Executive Vice President and Chief Operating Officer James Loree, commented, “The operating margin increases achieved during the first quarter specifically within our hand tool, power tool and industrial businesses illustrate the strong operating leverage potential of both legacy companies as a result of actions taken over the past two years. As expected, we have not yet begun to fully see the benefits of a recovery in our Security segment, due to its less volatile and longer-cycle nature. Looking forward, we have plans to continue to further strengthen brand support while releasing some exciting new hand and power tool products in 2010 and 2011 that should help increase our market share in these core franchises. We have also begun to lay the groundwork for implementing SFS across the Black & Decker businesses which we expect will continue to improve supply chain performance and result in working capital efficiencies in the coming years. This will enhance the combined company’s cash flow generation potential and increase the opportunity for reinvestment in growth and diversification as we enjoy the benefits of the eventual cyclical recovery.”

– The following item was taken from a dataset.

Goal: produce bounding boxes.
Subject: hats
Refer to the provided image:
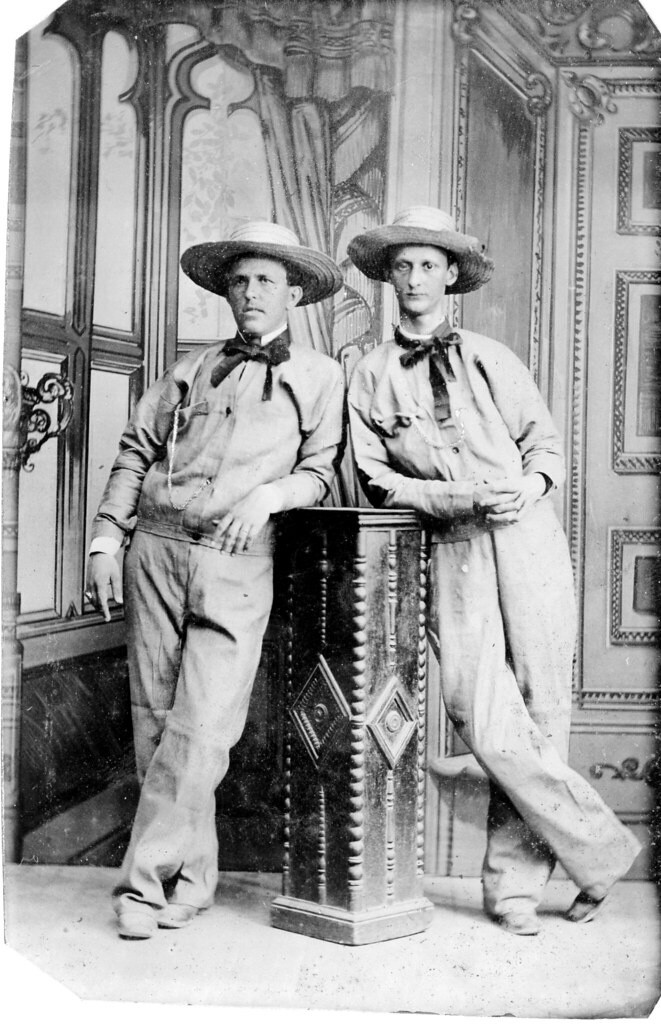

The company is updating its 2010 guidance to reflect the merger with Black & Decker and expects 2010 EPS, excluding one-time charges, to be in the range of $3.10 to $3.30.
Donald Allan Jr., senior vice president and CFO, commented, “Stanley Black & Decker is well-positioned to continue to benefit from the improving macro environment and we were encouraged to see restocking activity accelerate throughout the quarter, particularly in the industrial channels. While we still do not expect a dramatic turnaround in the housing sector in 2010, we are confident our hand and power tool businesses will grow mid-single digits this year. We expect operating margin expansion for the entire company in 2010 compared to 2009 combined pro forma levels as we continue to see the benefits of the integration and our operating leverage.”